She’d been paroled from New York for a few days and was now in the rustic foyer of the old family home. Her father was manning the griddle at the diner this evening, offering free spider, pumpkin and witch shaped pancakes with the purchase of any meal, like he did every Halloween.
"Frank!" The finishing touches on her Fire Angel costume would have to wait. Frank wasn’t answering right away, so she dropped the curly red wig she’d been holding in her left hand on the mail table and zipped up the stairs on her tiptoes, trying not to make a sound. He’d pay for not answering her in the only way that seemed right on fright night.
But, as she rounded the corner at the top of the stairs, intending to head for the guest bedroom, she made the fatal mistake of taking her eyes off the path to watch her steps. Suddenly, a monstrous clawed hand darted into her path and snagged her by the elbow, accompanied by a loud roar.
She shrieked, just for a second.
"Oh! Dios mio!" she hissed, stomping her foot in playful disappointment.
"Thought you could scare me? I’m the abominable snowman!" Frank, lifted the fake head off of his costume and waved it in front of his face for a moment as he spoke. "A decision I very much regret in this warm weather."
"Well, you’re half right, at least. You’re nothing if not abominable. Why didn’t you answer me?"
"To get you to come up here–why else?"
The doorbell rang, and a cast of variously ridiculous, trendy, and terrifying children were soon shouting "Trick or Treat!" at Luz’s mother. Luz looked over her shoulder to make sure all was well at the door, then returned her attention to her husband.
He was smirking at her–it was a downright impish little grin.
Too much.
"Oh stop gloating! You’d better get the kids out of here while the getting’s good. They start earlier and earlier, you know."
Her two children, Micah and Rosa, now peered out from behind the door to the guest room, giggling silently at their father’s triumphant prank.

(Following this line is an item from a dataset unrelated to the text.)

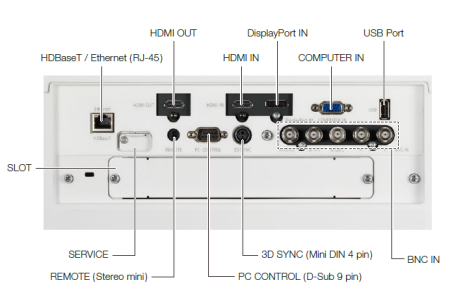 PX803ul Projectors  connections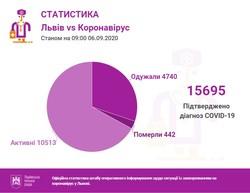 У Львові та області в суботу 5 вересня виявили 188 випадків COVID-19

She rested both hands on her hips as they slithered their way out into the hall, both dressed as vipers–well, as much like vipers as one can get for fifteen credits from the costume shop in Provo. "Alright, let’s have a look at you! Yes, yes, your Papa scared your Mom. He’ll live to regret that mistake, I assure you."
Rosa was the only one old enough to understand her mother’s implications, and she squealed with delight.

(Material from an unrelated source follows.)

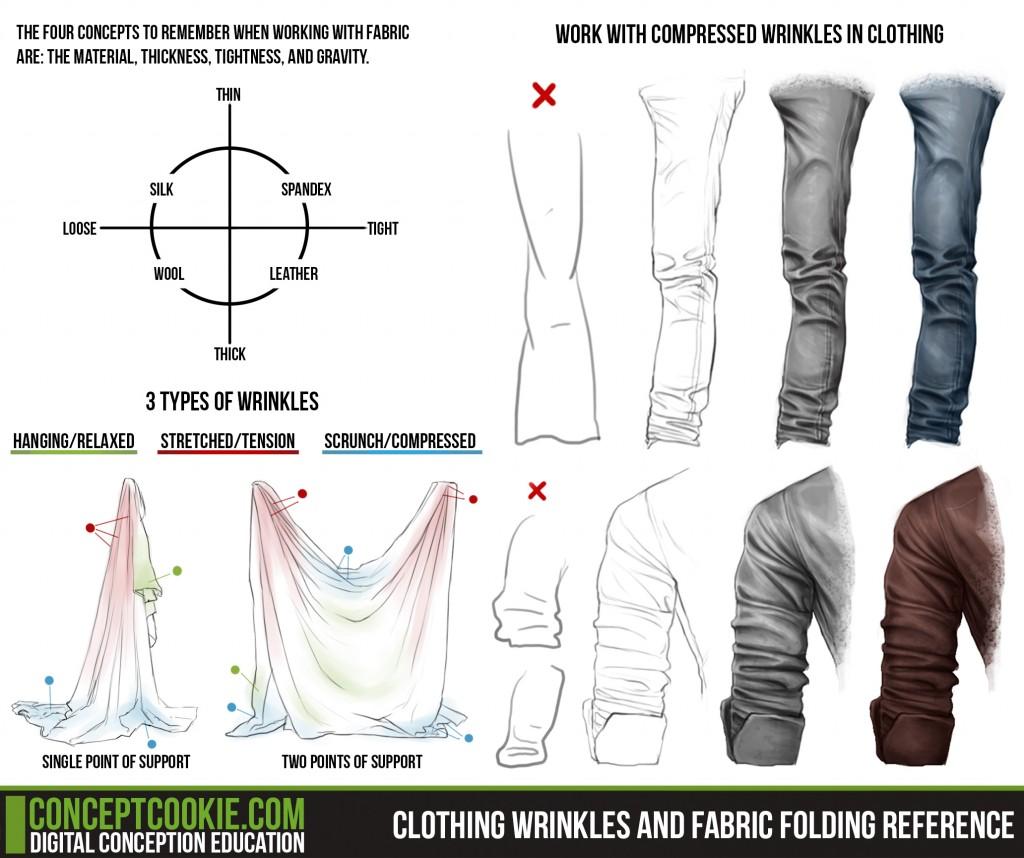 fabricclothingreference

"You look positively dreadful. Perfect!" She kissed Rosa on the only exposed skin she could find, her cheek. "Rosa, you take care of your brother–don’t let him fall out there, no broken bones."

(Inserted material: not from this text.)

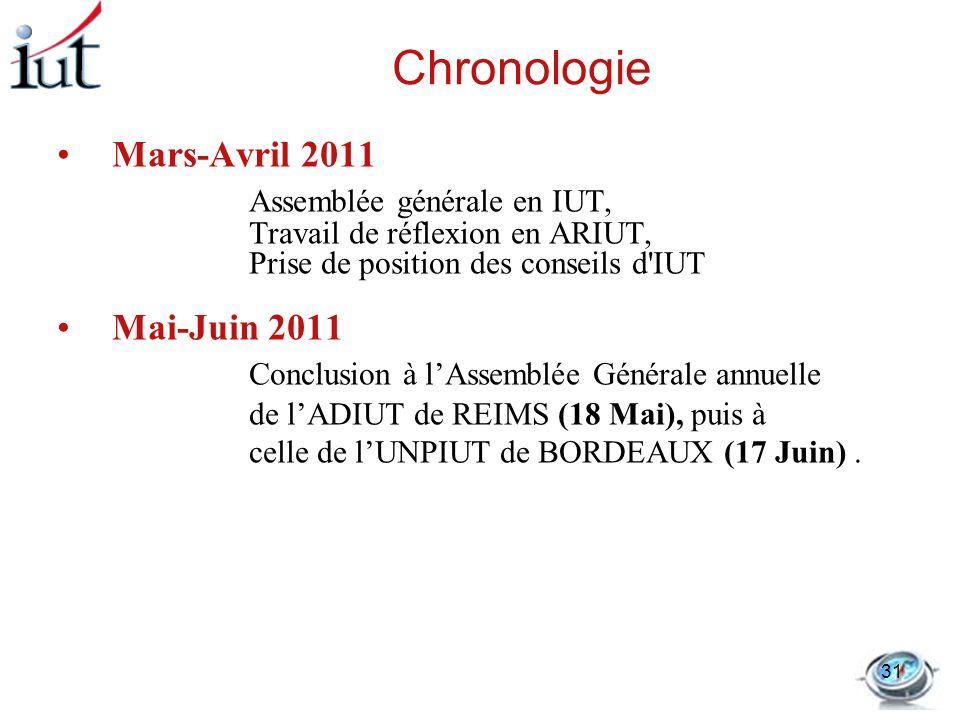 Chronologie Mars-Avril 2011 Assemblée générale en IUT, Travail de réflexion en ARIUT, Prise de position des conseils d'IUT Mai-Juin 2011 Conclusion à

"I know, Mama," she said with a happy little nod of the head. "C’mon Papa!" She took Micah’s hand and led him carefully down the stairs. Frank pursued, but Luz stopped him with a light brush of her fingers on his shoulder.
"Keep an eye on them, but stay back a ways–give them some freedom to explore."
"Are you sure? I’ve seen people watching this place constantly ever since we got here. And you should see what people are saying about you on Squawker and BOOM ever since your media blitz started. On second thought, maybe you shouldn’t."
"Just because I’m running for President doesn’t mean we should change how we live, Frank. I won’t be bullied, and I won’t be anything other than who I am. Besides…it’s Provo. How dangerous could it be?"
The doorbell rang again, provoking no reaction from either of them as Frank stared into her eyes. He really did look unnerved, she thought. She heard her mother open the door behind her and expected to get an earful of laughing children shouting the usual phrase, but instead there was only silence.
"Everything OK down there?" Frank asked, unconcerned at first. When he got no answer, he prodded again, this time, alarmed, as he made for the foyer. "Susana?"
"Luz! You’d better have a look at this," she finally answered.
On her front step, there sat an inflatable human in Luz’s likeness–naked from the shoulders down. Where her genitals should be, there was only a blurry blotch of color and a phrase primitively scrawled in red marker. "Not for use by owner."
The doll was posed on its knees in a begging stance, and held there with dental floss strung in four directions.
Rosa and Micah, who’d gone into the kitchen to obtain their bags for trick-or-treating, came back into the foyer and, one after the other, laid eyes on the crude display.
"Frank, los ninos!" Luz barked, and Frank, already on the move, scooped them up and hurtled back through the dining room opposite the foyer and out of sight. Thankfully, they didn’t have the time to take in the scene, but they protested the delay in their Halloween plundering all the way out of earshot.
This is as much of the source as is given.